Okunacak metin
Sinan'ın üslubu, kuşkusuz sadece kubbeye bağlı olarak ta­nımlanamaz. Tasarımda bir mimari öğeler hiyerarşisi kurul­muştur. Bu hiyerarşinin kurgusu içinde büyük kubbe, kubbeler, kemerler, revaklar, pencereler üslubun niteliğini büyük plânda saptayan diğer öğelerdir. Kaldi ki, o dönemin ikincil üslup öğe­lerini, mukarnas bezemelerini, sütun başlıklarını, kemer klişele­rini, silmeleri, korkulukları, çini kaplamaları, boyalı bezemeyi, ahşap işçiliğini eklemeden tümel tasarım tamamlanmıyor. Üs­lubun kimliği bu öğelerin varlıksal bütünleşmesiyle oluşmakta­dır. Fakat Sinan'ı yücelten sanat söyleminin ana teması, ondan önce ve sonra da var olan Osmanlı yapı geleneğinin ikincil ya­pı ve bezeme öğeleri değil, büyük mekânsal kompozisyonlardır.

Sinan yeni sözlük kullanmaz. Strüktür esasları, plân öğele­ri, avlular, revaklar, çok katlı pencere düzenleri, kemer biçim­leri, taç kapılar hep geçmişten gelir. O dönemin en büyük ya­pıları camiler olduğu için, Sinan'ı da en çok onlarla tanıyoruz. Fakat bu, onu sadece bir cami tasarımcısı olarak görmeyi ge­rektirmez. Yaptığı bütün değişik tür yapılarda camilerde bul­duğumuz estetik kaliteyi bulabiliriz.

Veri kümesi içeriği
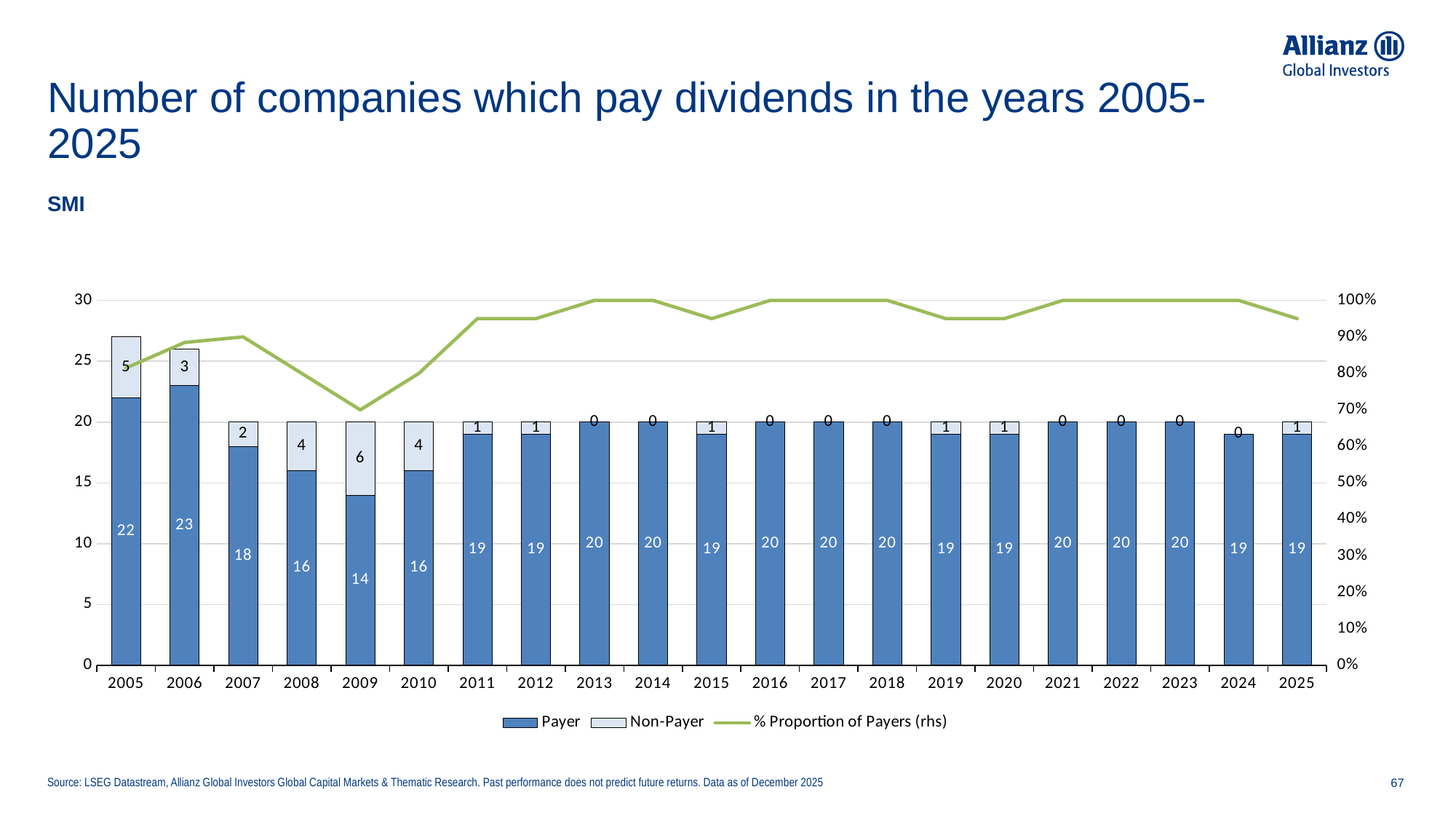
What is the subtitle shown above the chart? SMI Which year has the highest Payer value? 2006 What is the Non-Payer value for 2005? 5 What is the difference between the Payer values for 2006 and 2009? 9 What is the Payer value for 2009? 14 Which year has the lowest Payer value? 2009 What is the total of the stacked bar (Payer plus Non-Payer) for 2005? 27 How many series does the legend list? 3 What kind of chart is shown on the slide? Combined stacked bar and line chart Is the % Proportion of Payers for 2009 greater or less than 80%? less Which is larger, the Non-Payer value for 2009 or the Non-Payer value for 2010? 2009 How many years are shown on the x axis? 21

Görev listesi
**a)** Okunacak metne göre o dönemin en büyük yapıları hangileriydi?
**b)** Okunacak metinde "Sinan yeni sözlük kullanmaz" diye başlayan paragrafı ana bilgilerini koruyarak daha kısa yazın.

Görev yanıtları
**a)** O dönemin en büyük yapıları camilerdi.

**b)** Sinan yeni bir sözlük kullanmaz. Strüktür esasları, plân öğeleri, avlular, revaklar, pencere düzenleri, kemer biçimleri ve taç kapılar geçmişten gelir. Dönemin en büyük yapıları camiler olduğu için Sinan en çok onlarla tanınır, ama o yalnızca bir cami tasarımcısı değildir. Camilerdeki estetik kalite, yaptığı bütün yapı türlerinde görülür.